Acercó el pesado catalejo a su ojo y lo dirigió hacia el puerto. Todavía no era plenamente de día y, como de costumbre, estaba velado por un jirón de niebla, y el Hotspur había dejado su fondeadero a media milla o más a popa. Aun así, pudo verla. Una solitaria mancha gris al borde del agua, allá arriba, en el Hard. Quizá (sólo quizá) hubiera una pincelada blanca. A lo mejor María estaba agitando su pañuelo, pero no estaba seguro. De hecho, no creía que fuese así. Sólo estaba la solitaria mancha gris. Hornblower miró de nuevo, y bajó entonces el catalejo. Era muy pesado y le temblaban un poco las manos, de modo que la imagen se movió.
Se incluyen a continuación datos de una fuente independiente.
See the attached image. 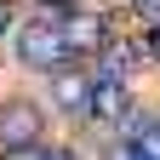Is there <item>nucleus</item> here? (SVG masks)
<instances>
[{
	"instance_id": "nucleus-11",
	"label": "nucleus",
	"mask_w": 160,
	"mask_h": 160,
	"mask_svg": "<svg viewBox=\"0 0 160 160\" xmlns=\"http://www.w3.org/2000/svg\"><path fill=\"white\" fill-rule=\"evenodd\" d=\"M149 57H160V29H154V34H149Z\"/></svg>"
},
{
	"instance_id": "nucleus-12",
	"label": "nucleus",
	"mask_w": 160,
	"mask_h": 160,
	"mask_svg": "<svg viewBox=\"0 0 160 160\" xmlns=\"http://www.w3.org/2000/svg\"><path fill=\"white\" fill-rule=\"evenodd\" d=\"M6 23H12V6H6V0H0V29H6Z\"/></svg>"
},
{
	"instance_id": "nucleus-6",
	"label": "nucleus",
	"mask_w": 160,
	"mask_h": 160,
	"mask_svg": "<svg viewBox=\"0 0 160 160\" xmlns=\"http://www.w3.org/2000/svg\"><path fill=\"white\" fill-rule=\"evenodd\" d=\"M0 160H46L40 143H17V149H0Z\"/></svg>"
},
{
	"instance_id": "nucleus-10",
	"label": "nucleus",
	"mask_w": 160,
	"mask_h": 160,
	"mask_svg": "<svg viewBox=\"0 0 160 160\" xmlns=\"http://www.w3.org/2000/svg\"><path fill=\"white\" fill-rule=\"evenodd\" d=\"M46 160H74V154L69 149H46Z\"/></svg>"
},
{
	"instance_id": "nucleus-4",
	"label": "nucleus",
	"mask_w": 160,
	"mask_h": 160,
	"mask_svg": "<svg viewBox=\"0 0 160 160\" xmlns=\"http://www.w3.org/2000/svg\"><path fill=\"white\" fill-rule=\"evenodd\" d=\"M63 40H69V52H97L103 46V17L97 12H63Z\"/></svg>"
},
{
	"instance_id": "nucleus-9",
	"label": "nucleus",
	"mask_w": 160,
	"mask_h": 160,
	"mask_svg": "<svg viewBox=\"0 0 160 160\" xmlns=\"http://www.w3.org/2000/svg\"><path fill=\"white\" fill-rule=\"evenodd\" d=\"M137 12H149V17H160V0H137Z\"/></svg>"
},
{
	"instance_id": "nucleus-3",
	"label": "nucleus",
	"mask_w": 160,
	"mask_h": 160,
	"mask_svg": "<svg viewBox=\"0 0 160 160\" xmlns=\"http://www.w3.org/2000/svg\"><path fill=\"white\" fill-rule=\"evenodd\" d=\"M40 109L23 103V97H12V103H0V149H17V143H34L40 137Z\"/></svg>"
},
{
	"instance_id": "nucleus-1",
	"label": "nucleus",
	"mask_w": 160,
	"mask_h": 160,
	"mask_svg": "<svg viewBox=\"0 0 160 160\" xmlns=\"http://www.w3.org/2000/svg\"><path fill=\"white\" fill-rule=\"evenodd\" d=\"M17 57H23L29 69H63V63H69V40H63L57 23L34 17V23L17 29Z\"/></svg>"
},
{
	"instance_id": "nucleus-8",
	"label": "nucleus",
	"mask_w": 160,
	"mask_h": 160,
	"mask_svg": "<svg viewBox=\"0 0 160 160\" xmlns=\"http://www.w3.org/2000/svg\"><path fill=\"white\" fill-rule=\"evenodd\" d=\"M126 160H160V154H154V149H143V143H137V149H132Z\"/></svg>"
},
{
	"instance_id": "nucleus-7",
	"label": "nucleus",
	"mask_w": 160,
	"mask_h": 160,
	"mask_svg": "<svg viewBox=\"0 0 160 160\" xmlns=\"http://www.w3.org/2000/svg\"><path fill=\"white\" fill-rule=\"evenodd\" d=\"M137 143H143V149H154V154H160V120H149V126L137 132Z\"/></svg>"
},
{
	"instance_id": "nucleus-5",
	"label": "nucleus",
	"mask_w": 160,
	"mask_h": 160,
	"mask_svg": "<svg viewBox=\"0 0 160 160\" xmlns=\"http://www.w3.org/2000/svg\"><path fill=\"white\" fill-rule=\"evenodd\" d=\"M52 97H57L69 114H86V109H92V80H86V74H74V69H63V74L52 80Z\"/></svg>"
},
{
	"instance_id": "nucleus-2",
	"label": "nucleus",
	"mask_w": 160,
	"mask_h": 160,
	"mask_svg": "<svg viewBox=\"0 0 160 160\" xmlns=\"http://www.w3.org/2000/svg\"><path fill=\"white\" fill-rule=\"evenodd\" d=\"M92 120H103V126H114V120H126L132 114V86L120 74H97L92 80V109H86Z\"/></svg>"
}]
</instances>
Era la primera vez en toda su vida que se hacía a la mar dejando en tierra a alguien a quien le importaba su suerte.
—Gracias, señor Prowse —dijo ásperamente, devolviéndole el catalejo.
Sabía que tenía que pensar en otras cosas, que rápidamente encontraría algo que ocupara sus pensamientos. Afortunadamente, como capitán de un barco que está haciéndose a la mar, no faltaban asuntos que atender.
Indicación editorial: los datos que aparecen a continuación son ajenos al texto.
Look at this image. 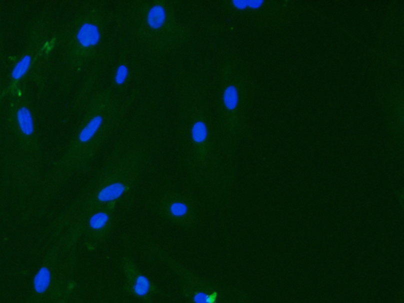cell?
I'll return each mask as SVG.
<instances>
[{
	"label": "cell",
	"mask_w": 404,
	"mask_h": 303,
	"mask_svg": "<svg viewBox=\"0 0 404 303\" xmlns=\"http://www.w3.org/2000/svg\"><path fill=\"white\" fill-rule=\"evenodd\" d=\"M176 4L170 0L128 2L114 13L116 30L150 62H163L184 50L191 39Z\"/></svg>",
	"instance_id": "cell-2"
},
{
	"label": "cell",
	"mask_w": 404,
	"mask_h": 303,
	"mask_svg": "<svg viewBox=\"0 0 404 303\" xmlns=\"http://www.w3.org/2000/svg\"><path fill=\"white\" fill-rule=\"evenodd\" d=\"M108 220V216L107 214L100 212L92 217V219L90 220V225L92 228L100 229L106 224Z\"/></svg>",
	"instance_id": "cell-8"
},
{
	"label": "cell",
	"mask_w": 404,
	"mask_h": 303,
	"mask_svg": "<svg viewBox=\"0 0 404 303\" xmlns=\"http://www.w3.org/2000/svg\"><path fill=\"white\" fill-rule=\"evenodd\" d=\"M263 1L262 0H246L247 8H258L262 6Z\"/></svg>",
	"instance_id": "cell-11"
},
{
	"label": "cell",
	"mask_w": 404,
	"mask_h": 303,
	"mask_svg": "<svg viewBox=\"0 0 404 303\" xmlns=\"http://www.w3.org/2000/svg\"><path fill=\"white\" fill-rule=\"evenodd\" d=\"M172 214L174 216H182L186 212V206L182 203H174L170 208Z\"/></svg>",
	"instance_id": "cell-10"
},
{
	"label": "cell",
	"mask_w": 404,
	"mask_h": 303,
	"mask_svg": "<svg viewBox=\"0 0 404 303\" xmlns=\"http://www.w3.org/2000/svg\"><path fill=\"white\" fill-rule=\"evenodd\" d=\"M150 62L142 53L122 40L105 66L100 88H108L122 98L138 96V86L146 76Z\"/></svg>",
	"instance_id": "cell-3"
},
{
	"label": "cell",
	"mask_w": 404,
	"mask_h": 303,
	"mask_svg": "<svg viewBox=\"0 0 404 303\" xmlns=\"http://www.w3.org/2000/svg\"><path fill=\"white\" fill-rule=\"evenodd\" d=\"M30 64H31V57L28 56H24L20 62H18L17 65L15 66V68H14L12 78L15 80L21 78L23 75L26 73L30 68Z\"/></svg>",
	"instance_id": "cell-7"
},
{
	"label": "cell",
	"mask_w": 404,
	"mask_h": 303,
	"mask_svg": "<svg viewBox=\"0 0 404 303\" xmlns=\"http://www.w3.org/2000/svg\"><path fill=\"white\" fill-rule=\"evenodd\" d=\"M138 170H135L133 172L126 174L125 176H124L122 178H118V180L125 178L126 176H131V174H136ZM118 180L112 182L100 191L99 194H98V198H99L100 200H102V202L114 200V199L120 198L124 194L126 188L125 184H124V182H122V181Z\"/></svg>",
	"instance_id": "cell-5"
},
{
	"label": "cell",
	"mask_w": 404,
	"mask_h": 303,
	"mask_svg": "<svg viewBox=\"0 0 404 303\" xmlns=\"http://www.w3.org/2000/svg\"><path fill=\"white\" fill-rule=\"evenodd\" d=\"M241 102V91L236 80L232 78L230 68L221 70L219 92V112L216 120L220 138H228L234 133L237 125V112Z\"/></svg>",
	"instance_id": "cell-4"
},
{
	"label": "cell",
	"mask_w": 404,
	"mask_h": 303,
	"mask_svg": "<svg viewBox=\"0 0 404 303\" xmlns=\"http://www.w3.org/2000/svg\"><path fill=\"white\" fill-rule=\"evenodd\" d=\"M150 288V282L146 277L140 276L138 278L137 282L134 286V292L138 296H142L148 292Z\"/></svg>",
	"instance_id": "cell-9"
},
{
	"label": "cell",
	"mask_w": 404,
	"mask_h": 303,
	"mask_svg": "<svg viewBox=\"0 0 404 303\" xmlns=\"http://www.w3.org/2000/svg\"><path fill=\"white\" fill-rule=\"evenodd\" d=\"M18 121L20 129L26 135L32 134L34 133V122L32 116L27 108H22L18 112Z\"/></svg>",
	"instance_id": "cell-6"
},
{
	"label": "cell",
	"mask_w": 404,
	"mask_h": 303,
	"mask_svg": "<svg viewBox=\"0 0 404 303\" xmlns=\"http://www.w3.org/2000/svg\"><path fill=\"white\" fill-rule=\"evenodd\" d=\"M207 300H208V298L203 293L196 294L194 298V301L196 303H208Z\"/></svg>",
	"instance_id": "cell-12"
},
{
	"label": "cell",
	"mask_w": 404,
	"mask_h": 303,
	"mask_svg": "<svg viewBox=\"0 0 404 303\" xmlns=\"http://www.w3.org/2000/svg\"><path fill=\"white\" fill-rule=\"evenodd\" d=\"M176 133L194 172L208 174L220 140L210 103V82L202 70L182 69L176 78Z\"/></svg>",
	"instance_id": "cell-1"
}]
</instances>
—Ahora, señor Prowse —ordenó, mirando la estela y la orientación del velamen—. El viento es estable por el momento. Quiero rumbo a Ushant.
—¿Ushant, señor? —Prowse tenía una cara larga y lúgubre como la de una muía, y se quedó allí, de pie, rumiando aquella información sin mostrar cambio alguno en su expresión.
—Ya ha oído lo que he dicho —exclamó Hornblower, súbitamente irritado.
—Sí, señor —respondió Prowse, rápidamente—. Ushant, señor. Sí, señor.
Por supuesto, se trataba de una excusa por su primera reacción. Nadie en el barco salvo Hornblower conocía el contenido de las órdenes que llevaban al Hotspur a alta mar. Nadie sabía hacia qué punto del globo se dirigía. La mención de Ushant al menos reducía las posibilidades. Podían descartar el mar del Norte y el Báltico. También Irlanda y el mar de Irlanda, y Saint Lawrence a través del Atlántico. Pero todavía podían ser las Indias Orientales o el Cabo de Buena Esperanza o el Mediterráneo; Ushant era un punto de partida para todos esos lugares.
—¡Señor Bush! —exclamó Hornblower.
—¡Señor!
—Puede despedir al guardia de abajo, y enviar a los hombres a desayunar cuando lo considere oportuno.
—Sí, señor.
—¿Quién es el oficial de guardia?
—Cargill, señor.
—Entonces, está a cargo de cubierta.
Hornblower miró a su alrededor. Todo estaba en orden, y el Hotspur se alejaba de la costa hacia el canal. Pero había algo raro, diferente, poco habitual. De pronto se dio cuenta de lo que era. Por primera vez en su vida iba a hacerse a la mar en tiempo de paz. Había servido durante diez años como oficial naval sin haber tenido nunca esta experiencia. Antes, cuando su barco salía de puerto, siempre existía un peligro adicional a los azares del mar. En cada uno de sus viajes anteriores podía surgir un enemigo en un momento dado en el horizonte. En una hora podían avistar un barco y la tripulación podía estar luchando por su vida. Y el momento más peligroso de todos es cuando acabas de zarpar con una tripulación inexperta, con el adiestramiento y la organización incompletos… era muy probable encontrarse con el enemigo precisamente en ese momento, el menos conveniente.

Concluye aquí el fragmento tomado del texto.